Испытание для фаворита
Эту историю я узнал на крымском берегу. Среди нас, отдыхающих, особняком держалась группа людей. После опознания главной фигуры — губернатора одного из зауральских областей, чей лик порой мелькал в теленовостях, — идентифицировать остальных было несложно: жена, двое сыновей-подростков, двое охранников и взвод из девяти подчиненных.
Компания вела себя слаженно.
Утром бегали по парку, потом подолгу плавали, ныряли на время, катались на скутерах.
После обеда исчезали, а вернувшись к вечеру, обсуждали то крымские виноградники, то черноморский флот, то пионерлагерь «Артек». Как-то спозаранку они ушли в море рыбачить. Все, кроме одного. Отступник, свесив ноги в прибой, пил пиво и пускал сигарный дым, будто отгоняя судно с коллегами от себя подальше.
«Оторвались от коллектива?» — спросил я.
«Нечеловеческим усилием, — весело ответил он. — Морская болезнь».
Так и познакомились. Для чиновника Владислав был чересчур откровенен, но вскоре я понял почему. Ему хотелось выговориться, другого слушателя не было, а наутро они все равно улетали, так что риска никакого.
Итак, он руководил культурой в областном правительстве. Ясное дело, искал пути к сердцу губернатора. Идея пришла после разгадки главной фобии вождя — боязни остаться провинциалом.

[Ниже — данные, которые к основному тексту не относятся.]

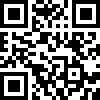 https://qudsonline.ir/xcrX7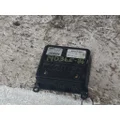MACK CXN612 BRAKE CONTROL MODULE (ABS) thumbnail 1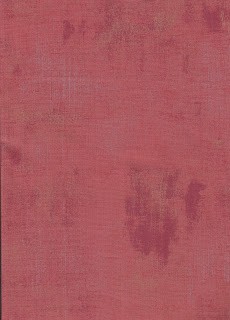 Grunge, Rouge, 4592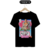 Camiseta Beyonce Renaissance - comprar online
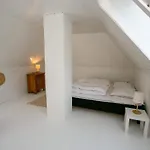 4 Person In Rudkobing-by Traum בית נופש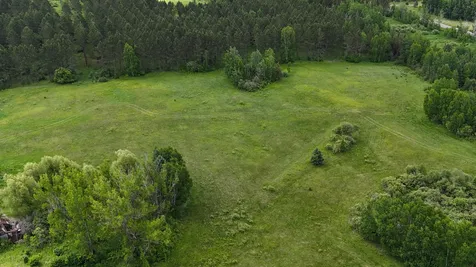 1414 Kalli Road Cromwell MN 55726
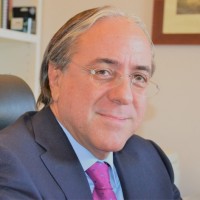 Ermanno Paolelli - Corsi di Formazione logo - Similar company to Diventa Chi Sei Academy Ets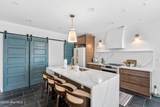600 Brunswick Street - Photo 17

Владислав отправился в Москву и встретился с издателем альманаха «Персоны года», где представляли народу выдающихся деятелей, включая массажиста издателя и парикмахера его жены. Наличных денег, собранных с подведомственных структур, хватило, чтобы портрет губернатора появился в разделе «Опора страны» между двумя председателями — Совета Федерации и Конституционного суда. Шеф оценил и даже слетал на презентацию альманаха.

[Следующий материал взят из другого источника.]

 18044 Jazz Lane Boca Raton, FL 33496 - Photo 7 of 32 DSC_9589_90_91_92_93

Воодушевленный чиновник снова собрал дань и привез из Белокаменной исполненный в красном дереве и позолоте сертификат об избрании губернатора действительным членом Международной академии политических открытий. К сему прилагалась пурпурная мантия, в которой начальника показали на двух федеральных каналах.
Вскоре Владислав был приглашен в загородную резиденцию губернатора на дружеский ужин.
Это означало допуск к телу.
Шеф был активен и жаден до впечатлений. Помимо грибов и охоты, он устраивал себе и фаворитам горные восхождения, гонки на квадроциклах и собачьих упряжках, сплав по бурным рекам. Ему было мало статусных бадминтона и горных лыж, — к ним добавились полеты на дельтаплане, марафонские забеги, американский футбол и почему-то бобслей.
Разумеется, была и культурная программа: камерные венецианские карнавалы, игра в любительском театре, занятия вокалом и чечеткой, а также дудение на вувузелах.
Каждый четверг объявлялась повестка на выходные. Все командировки губернатора, кроме визитов в столицу, включали мероприятия с участием сопровождающих лиц. Трижды в год лидер отправлялся в отпуск, и свите полагалось быть при нем.
Жены и дети не допускались, исключение шеф делал только для себя. Любая попытка откосить считалась бунтом.
В голове Владислава воцарился хаос. Тело ныло от травм. Личной жизни не стало. Взроптавшее семейство грозилось пристукнуть кормильца тяжелой вувузелой. Тот не возражал: жить вообще не хотелось.
…Вернулись рыбаки, и мы простились. «Утром летим на ТяньШань, — сказал Владислав. — Будет поход верхом на каких-то ослах... А в принципе все идет хорошо. Шеф обещал сделать меня своим замом. После отпуска».
Последнюю фразу он произнес неуверенно. Черт знает, чего ждать от осла на горной тропе.